MATERIALS PROVIDED:
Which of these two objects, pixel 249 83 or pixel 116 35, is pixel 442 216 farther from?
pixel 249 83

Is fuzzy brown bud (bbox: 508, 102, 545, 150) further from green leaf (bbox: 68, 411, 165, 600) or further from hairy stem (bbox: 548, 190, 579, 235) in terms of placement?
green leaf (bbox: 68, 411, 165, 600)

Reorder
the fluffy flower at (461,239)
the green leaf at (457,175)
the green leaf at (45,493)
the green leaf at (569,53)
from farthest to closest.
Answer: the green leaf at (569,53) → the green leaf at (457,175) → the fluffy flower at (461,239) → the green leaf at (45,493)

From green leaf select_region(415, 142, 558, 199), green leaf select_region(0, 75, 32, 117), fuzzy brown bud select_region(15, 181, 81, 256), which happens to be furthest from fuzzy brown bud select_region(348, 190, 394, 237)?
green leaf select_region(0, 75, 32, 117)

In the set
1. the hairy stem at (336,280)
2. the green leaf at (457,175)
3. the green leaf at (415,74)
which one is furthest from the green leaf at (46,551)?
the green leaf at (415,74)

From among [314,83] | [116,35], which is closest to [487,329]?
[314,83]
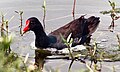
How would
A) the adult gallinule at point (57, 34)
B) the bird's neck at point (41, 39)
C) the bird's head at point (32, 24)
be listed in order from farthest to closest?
the bird's neck at point (41, 39) < the adult gallinule at point (57, 34) < the bird's head at point (32, 24)

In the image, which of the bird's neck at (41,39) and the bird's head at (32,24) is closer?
the bird's head at (32,24)

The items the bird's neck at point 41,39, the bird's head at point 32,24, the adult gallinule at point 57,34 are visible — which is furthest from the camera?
the bird's neck at point 41,39

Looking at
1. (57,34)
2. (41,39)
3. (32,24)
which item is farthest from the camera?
(41,39)

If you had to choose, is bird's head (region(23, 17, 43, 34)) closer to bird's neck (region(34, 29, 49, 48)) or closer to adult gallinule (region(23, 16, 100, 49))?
adult gallinule (region(23, 16, 100, 49))

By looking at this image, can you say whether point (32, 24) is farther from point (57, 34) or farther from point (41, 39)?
point (57, 34)

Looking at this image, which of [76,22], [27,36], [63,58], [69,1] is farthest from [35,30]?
[69,1]

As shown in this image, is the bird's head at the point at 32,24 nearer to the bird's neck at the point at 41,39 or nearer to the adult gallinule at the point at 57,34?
the adult gallinule at the point at 57,34

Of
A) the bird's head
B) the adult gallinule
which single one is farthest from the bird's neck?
the bird's head

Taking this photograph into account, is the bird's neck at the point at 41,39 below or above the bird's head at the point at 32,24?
below

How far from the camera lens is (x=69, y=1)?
11695 mm

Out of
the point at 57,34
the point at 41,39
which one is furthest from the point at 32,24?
the point at 57,34

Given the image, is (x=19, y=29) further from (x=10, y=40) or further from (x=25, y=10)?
(x=10, y=40)

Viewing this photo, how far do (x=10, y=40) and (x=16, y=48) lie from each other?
5845 mm

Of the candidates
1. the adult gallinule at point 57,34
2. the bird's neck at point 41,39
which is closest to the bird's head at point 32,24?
the adult gallinule at point 57,34
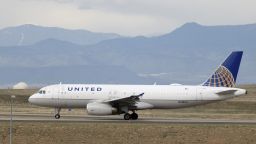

TASK TO COMPLETE: Swap "candidates" for "options" in the stretch from the line containing "Looking at this image, which" through the end of the records, and reproduce only those lines, leaving out the pictures.

RESPONSE BELOW:
Looking at this image, which of [76,22], [27,36], [63,58], [69,1] is farthest from [35,30]?
[69,1]

As shown in this image, is the bird's head at the point at 32,24 nearer to the bird's neck at the point at 41,39 or nearer to the adult gallinule at the point at 57,34?
the adult gallinule at the point at 57,34

Of
A) the bird's head
B) the adult gallinule
which single one is farthest from the bird's neck?
the bird's head

Taking this photograph into account, is the bird's neck at the point at 41,39 below or above the bird's head at the point at 32,24?
below

How far from the camera lens is (x=69, y=1)?
11695 mm

Out of
the point at 57,34
the point at 41,39
which one is furthest from the point at 32,24?
the point at 57,34

Given the image, is (x=19, y=29) further from (x=10, y=40) or further from (x=25, y=10)?
(x=10, y=40)

Viewing this photo, how far do (x=10, y=40) and (x=16, y=48) lie from each other?
5845 mm

Of the options
1. the adult gallinule at point 57,34
2. the bird's neck at point 41,39
which is closest to the bird's head at point 32,24?
the adult gallinule at point 57,34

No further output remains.